──────── Material for this task ────────
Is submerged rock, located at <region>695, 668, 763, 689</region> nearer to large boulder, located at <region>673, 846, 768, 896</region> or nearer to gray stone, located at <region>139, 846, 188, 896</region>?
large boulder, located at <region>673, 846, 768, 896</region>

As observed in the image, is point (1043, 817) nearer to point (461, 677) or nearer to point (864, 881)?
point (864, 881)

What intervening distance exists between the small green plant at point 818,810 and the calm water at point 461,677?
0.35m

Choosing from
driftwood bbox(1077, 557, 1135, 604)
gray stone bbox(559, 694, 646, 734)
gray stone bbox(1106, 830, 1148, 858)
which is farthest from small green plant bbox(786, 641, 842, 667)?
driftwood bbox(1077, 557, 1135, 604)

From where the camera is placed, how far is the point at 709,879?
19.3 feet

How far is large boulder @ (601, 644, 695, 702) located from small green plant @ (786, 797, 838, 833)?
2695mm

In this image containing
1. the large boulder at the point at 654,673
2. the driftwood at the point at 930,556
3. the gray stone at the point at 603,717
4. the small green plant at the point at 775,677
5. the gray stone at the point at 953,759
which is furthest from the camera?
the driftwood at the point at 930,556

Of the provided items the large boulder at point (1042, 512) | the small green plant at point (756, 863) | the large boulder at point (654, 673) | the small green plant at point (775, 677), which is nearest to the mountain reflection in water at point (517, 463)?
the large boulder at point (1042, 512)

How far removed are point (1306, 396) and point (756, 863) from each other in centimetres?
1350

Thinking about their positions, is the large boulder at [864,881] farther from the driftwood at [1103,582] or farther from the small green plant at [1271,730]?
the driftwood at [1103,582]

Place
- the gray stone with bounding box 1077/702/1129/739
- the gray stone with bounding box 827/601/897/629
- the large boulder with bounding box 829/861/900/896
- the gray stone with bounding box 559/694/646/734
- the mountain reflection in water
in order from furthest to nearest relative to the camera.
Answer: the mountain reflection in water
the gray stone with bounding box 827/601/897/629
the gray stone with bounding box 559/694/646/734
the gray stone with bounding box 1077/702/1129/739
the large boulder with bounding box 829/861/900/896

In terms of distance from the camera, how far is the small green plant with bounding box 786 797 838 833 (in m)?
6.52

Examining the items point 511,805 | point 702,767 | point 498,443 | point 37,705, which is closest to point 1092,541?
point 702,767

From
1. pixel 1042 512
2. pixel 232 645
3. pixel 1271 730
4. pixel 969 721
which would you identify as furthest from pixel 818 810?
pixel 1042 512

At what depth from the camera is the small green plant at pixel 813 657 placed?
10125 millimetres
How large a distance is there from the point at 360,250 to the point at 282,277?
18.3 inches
────────
──────── Material for this task ────────
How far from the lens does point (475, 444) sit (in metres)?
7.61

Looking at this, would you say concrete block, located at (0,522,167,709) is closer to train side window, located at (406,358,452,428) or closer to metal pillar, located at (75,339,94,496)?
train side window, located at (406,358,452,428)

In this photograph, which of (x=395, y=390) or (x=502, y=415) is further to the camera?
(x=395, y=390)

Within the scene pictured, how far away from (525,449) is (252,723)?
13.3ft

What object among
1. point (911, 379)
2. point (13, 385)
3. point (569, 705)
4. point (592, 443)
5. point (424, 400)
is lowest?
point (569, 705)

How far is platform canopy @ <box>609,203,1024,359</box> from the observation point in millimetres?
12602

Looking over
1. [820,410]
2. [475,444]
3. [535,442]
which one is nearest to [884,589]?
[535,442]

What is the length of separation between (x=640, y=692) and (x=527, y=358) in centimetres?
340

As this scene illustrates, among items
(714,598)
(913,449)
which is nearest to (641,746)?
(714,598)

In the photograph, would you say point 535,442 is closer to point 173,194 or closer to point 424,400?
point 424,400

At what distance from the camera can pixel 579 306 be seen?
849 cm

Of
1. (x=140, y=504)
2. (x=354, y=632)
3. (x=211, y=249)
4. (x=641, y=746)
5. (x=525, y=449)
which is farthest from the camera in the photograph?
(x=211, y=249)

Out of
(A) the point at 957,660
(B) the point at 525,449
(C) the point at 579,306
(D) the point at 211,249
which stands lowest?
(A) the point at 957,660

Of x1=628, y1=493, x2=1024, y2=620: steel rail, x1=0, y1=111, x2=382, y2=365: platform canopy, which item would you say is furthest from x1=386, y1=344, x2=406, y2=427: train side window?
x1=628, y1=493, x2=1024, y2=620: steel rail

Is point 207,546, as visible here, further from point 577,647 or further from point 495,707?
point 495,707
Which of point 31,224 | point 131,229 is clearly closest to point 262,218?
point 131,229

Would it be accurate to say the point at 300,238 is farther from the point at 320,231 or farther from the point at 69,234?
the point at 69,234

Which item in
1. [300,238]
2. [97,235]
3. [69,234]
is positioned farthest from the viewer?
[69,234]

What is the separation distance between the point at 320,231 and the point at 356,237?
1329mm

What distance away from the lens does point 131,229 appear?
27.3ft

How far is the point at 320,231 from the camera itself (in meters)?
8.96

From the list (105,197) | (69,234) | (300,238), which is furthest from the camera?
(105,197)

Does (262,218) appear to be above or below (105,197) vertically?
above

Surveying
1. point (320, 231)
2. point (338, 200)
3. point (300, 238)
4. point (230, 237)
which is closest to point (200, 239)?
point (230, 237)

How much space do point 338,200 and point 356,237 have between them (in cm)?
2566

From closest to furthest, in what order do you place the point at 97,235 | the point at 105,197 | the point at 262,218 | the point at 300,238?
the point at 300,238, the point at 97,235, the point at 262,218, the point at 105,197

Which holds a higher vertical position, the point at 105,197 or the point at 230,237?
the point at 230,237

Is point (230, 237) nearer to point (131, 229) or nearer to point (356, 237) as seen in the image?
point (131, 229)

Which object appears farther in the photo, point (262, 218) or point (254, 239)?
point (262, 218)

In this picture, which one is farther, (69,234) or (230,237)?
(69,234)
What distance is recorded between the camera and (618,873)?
────────
[What is being asked]:
Can you write out, word for word, the lines of the records from the line with "In this picture, which" up to and including the line with "What distance is"?

[Answer for this exercise]:
In this picture, which one is farther, (69,234) or (230,237)?
(69,234)
What distance is recorded between the camera and (618,873)?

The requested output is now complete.